Was ist das Ziel? Das Ziel ist die Stärkung junger und innovativer Unternehmen durch die Möglichkeit, neue Investoren aufzunehmen, ohne dadurch die steuerlich nicht genutzten Verluste zu verlieren. Es soll die Möglichkeit bestehen, Verluste, die in frühen Phasen angefallen sind, mit späteren Gewinnen zu verrechnen und dadurch Eigenkapital zu bilden. Ich denke, genau dieses Ziel können wir mit diesem Gesetz erreichen.
(Beifall bei der CDU/CSU sowie bei Abgeordneten der SPD – Zuruf von der SPD)
– Genau. Ich denke auch, es lohnt sich.
Wie können wir das Ziel erreichen? Wir schaffen ein neues Instrument, nämlich § 8d Körperschaftsteuergesetz. Er eröffnet sozusagen ein neues Gebäude. Er gibt den Unternehmen die Möglichkeit, auf Antrag von dem Gebäude des bisherigen § 8c in das neue Gebäude des § 8d zu wechseln, um die Verluste, die bisher angefallen sind, mit zukünftigen Gewinnen verrechnen zu können, wie ich es eben schon ausgeführt habe. Dazu müssen die Unternehmen entweder neu sein oder seit drei Jahren denselben Geschäftsbetrieb geführt haben. Damit wollen wir verhindern, dass nicht irgendwelche alten Verluste aus Geschäftsbetrieben, die damit nichts zu tun haben, auch noch mit verrechnet werden können. Ich denke, die Möglichkeit, das mit diesem neuen Gebäude zu lösen, ist eine sehr gute Idee. Wer immer die Idee im BMF hatte, dem müssen wir herzlich dafür danken.

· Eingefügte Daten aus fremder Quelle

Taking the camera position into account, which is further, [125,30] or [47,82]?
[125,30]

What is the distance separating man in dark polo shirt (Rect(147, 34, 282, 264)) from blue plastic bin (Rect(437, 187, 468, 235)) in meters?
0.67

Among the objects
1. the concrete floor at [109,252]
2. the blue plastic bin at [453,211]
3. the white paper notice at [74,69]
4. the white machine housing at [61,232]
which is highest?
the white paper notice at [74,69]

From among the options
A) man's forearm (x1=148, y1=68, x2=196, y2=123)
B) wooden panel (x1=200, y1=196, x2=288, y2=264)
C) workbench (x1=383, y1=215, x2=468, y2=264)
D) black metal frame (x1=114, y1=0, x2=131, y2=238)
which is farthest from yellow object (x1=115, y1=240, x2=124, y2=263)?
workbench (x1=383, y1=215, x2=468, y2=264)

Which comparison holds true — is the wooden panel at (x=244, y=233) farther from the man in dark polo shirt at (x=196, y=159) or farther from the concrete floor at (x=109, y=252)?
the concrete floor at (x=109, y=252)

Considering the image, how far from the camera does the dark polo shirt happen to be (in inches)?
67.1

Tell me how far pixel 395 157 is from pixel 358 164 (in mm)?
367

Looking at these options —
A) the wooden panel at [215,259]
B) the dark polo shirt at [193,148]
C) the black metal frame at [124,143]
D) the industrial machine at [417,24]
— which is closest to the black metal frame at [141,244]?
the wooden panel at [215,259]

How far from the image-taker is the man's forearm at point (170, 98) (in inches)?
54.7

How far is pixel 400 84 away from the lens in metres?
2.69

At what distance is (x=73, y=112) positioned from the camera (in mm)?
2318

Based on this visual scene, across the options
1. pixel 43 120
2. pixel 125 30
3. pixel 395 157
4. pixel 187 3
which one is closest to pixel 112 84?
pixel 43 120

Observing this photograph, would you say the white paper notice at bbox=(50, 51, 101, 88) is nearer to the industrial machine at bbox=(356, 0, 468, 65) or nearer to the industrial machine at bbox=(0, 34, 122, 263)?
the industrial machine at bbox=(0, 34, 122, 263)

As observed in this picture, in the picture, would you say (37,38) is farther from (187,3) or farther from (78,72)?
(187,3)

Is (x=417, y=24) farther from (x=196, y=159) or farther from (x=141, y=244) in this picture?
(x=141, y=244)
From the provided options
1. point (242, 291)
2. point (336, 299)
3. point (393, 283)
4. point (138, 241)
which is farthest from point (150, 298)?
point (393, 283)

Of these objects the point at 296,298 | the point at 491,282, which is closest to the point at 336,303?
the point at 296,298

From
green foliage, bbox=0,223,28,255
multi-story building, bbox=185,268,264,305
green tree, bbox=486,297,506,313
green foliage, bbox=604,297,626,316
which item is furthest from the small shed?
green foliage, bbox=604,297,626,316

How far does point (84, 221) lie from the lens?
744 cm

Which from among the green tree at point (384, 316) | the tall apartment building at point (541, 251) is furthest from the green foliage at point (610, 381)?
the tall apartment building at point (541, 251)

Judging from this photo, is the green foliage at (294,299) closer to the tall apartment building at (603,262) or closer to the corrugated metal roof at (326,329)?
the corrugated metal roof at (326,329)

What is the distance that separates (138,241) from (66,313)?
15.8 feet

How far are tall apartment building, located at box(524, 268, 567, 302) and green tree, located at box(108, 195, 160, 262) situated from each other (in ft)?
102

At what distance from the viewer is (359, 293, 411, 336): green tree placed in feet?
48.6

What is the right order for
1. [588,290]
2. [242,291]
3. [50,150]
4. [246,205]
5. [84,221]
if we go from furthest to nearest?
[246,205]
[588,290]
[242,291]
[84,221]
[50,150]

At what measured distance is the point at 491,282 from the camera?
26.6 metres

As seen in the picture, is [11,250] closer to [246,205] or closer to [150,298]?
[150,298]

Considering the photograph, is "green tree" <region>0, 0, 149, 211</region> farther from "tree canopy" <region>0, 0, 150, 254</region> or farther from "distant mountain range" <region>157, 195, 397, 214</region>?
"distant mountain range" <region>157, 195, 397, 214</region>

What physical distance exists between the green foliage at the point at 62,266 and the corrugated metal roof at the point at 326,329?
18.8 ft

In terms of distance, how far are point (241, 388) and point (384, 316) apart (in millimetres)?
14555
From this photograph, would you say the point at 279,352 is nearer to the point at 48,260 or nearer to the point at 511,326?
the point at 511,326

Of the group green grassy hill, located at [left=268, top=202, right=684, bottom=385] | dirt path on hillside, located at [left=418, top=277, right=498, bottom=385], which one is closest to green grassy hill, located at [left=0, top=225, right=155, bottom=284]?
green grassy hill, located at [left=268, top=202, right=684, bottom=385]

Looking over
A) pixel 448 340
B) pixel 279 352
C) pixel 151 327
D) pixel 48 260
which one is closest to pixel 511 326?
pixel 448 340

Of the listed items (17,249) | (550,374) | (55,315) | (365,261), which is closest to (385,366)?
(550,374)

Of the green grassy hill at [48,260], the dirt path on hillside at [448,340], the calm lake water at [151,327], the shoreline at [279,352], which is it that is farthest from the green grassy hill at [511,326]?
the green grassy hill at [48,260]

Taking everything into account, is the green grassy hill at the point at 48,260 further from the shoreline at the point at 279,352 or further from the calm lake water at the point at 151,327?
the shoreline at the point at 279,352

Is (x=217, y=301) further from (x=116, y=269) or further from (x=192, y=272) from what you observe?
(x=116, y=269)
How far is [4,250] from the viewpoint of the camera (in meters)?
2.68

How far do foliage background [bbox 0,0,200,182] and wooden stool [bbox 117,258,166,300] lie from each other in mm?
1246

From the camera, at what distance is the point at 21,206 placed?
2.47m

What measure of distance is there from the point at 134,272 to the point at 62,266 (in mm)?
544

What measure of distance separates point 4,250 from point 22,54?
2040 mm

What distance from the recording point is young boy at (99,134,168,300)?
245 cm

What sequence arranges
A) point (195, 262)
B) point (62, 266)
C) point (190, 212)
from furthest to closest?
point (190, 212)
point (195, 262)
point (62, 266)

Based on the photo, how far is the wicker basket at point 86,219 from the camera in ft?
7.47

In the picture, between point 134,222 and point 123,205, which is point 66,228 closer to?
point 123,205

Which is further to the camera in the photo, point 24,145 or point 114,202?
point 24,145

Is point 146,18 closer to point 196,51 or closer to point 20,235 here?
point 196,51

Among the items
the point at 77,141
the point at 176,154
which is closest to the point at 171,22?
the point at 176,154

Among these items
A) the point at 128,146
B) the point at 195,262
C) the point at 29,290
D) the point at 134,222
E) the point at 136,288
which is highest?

(Beifall bei Abgeordneten der CDU/CSU und der SPD) – Lothar Binding [Heidelberg] [SPD]: Das war das Finanzministerium NRW! Aber wunderbar! Wir verteilen Lorbeeren an alle, die es verdienen!)
– Aus dem Finanzministerium NRW. Normalerweise sind es nicht Einzelne, die solche Ideen generieren, sondern sie werden in einem Dialog entwickelt und dann zu Papier gebracht, was dann immer noch eine besondere Leistung darstellt.
Was heißt „Geschäftsbetrieb“? Das heißt, dieser Geschäftsbetrieb muss bestimmte Anforderungen erfüllen. Er darf nicht ruhend gestellt werden, er darf keiner anderen Zweckbestimmung zugeführt werden, er darf keinen zusätzlichen Geschäftsbetrieb aufnehmen, er darf keine Beteiligung an Mitunternehmerschaften eingehen, und er darf keine Wirtschaftsgüter zu einem geringeren als dem gemeinen Wert übertragen bekommen. Warum ist das alles so? Das klingt kompliziert. Das ist so, um zu vermeiden, dass irgendwelche Verluste aus anderen Geschäften, die vielleicht vorhanden sind, in den neuen § 8d Körperschaftsteuergesetz hineinwandern. So wollen wir Steuerverluste eindämmen, die früher durch Mantelkäufe – man kauft eine GmbH, die nur Verluste, aber keinen Geschäftsbetrieb mehr hat, und nutzt die Verluste, um irgendetwas anderes zu machen – möglich waren. Das wollen wir verhindern.
Wir haben lange darüber diskutiert: Was bedeutet „Geschäftsbetrieb“, und was bedeutet es, diesen fortzuführen? Wie attraktiv ist der neue § 8d Körperschaftsteuergesetz für junge Unternehmen? Die jungen Unternehmer haben uns in der Anhörung gesagt: Es sei überfällig, dass das Gesetz kommt; denn die großen Unternehmen können Verluste aus ihrem Unternehmen schon immer innerhalb des Unternehmens mit Gewinnen verrechnen. Kleine und junge Unternehmen können das nicht. – Insofern haben wir damit ein Tor für die jungen Unternehmen geöffnet, neue Investoren aufzunehmen. Das ist der wichtigste Aspekt.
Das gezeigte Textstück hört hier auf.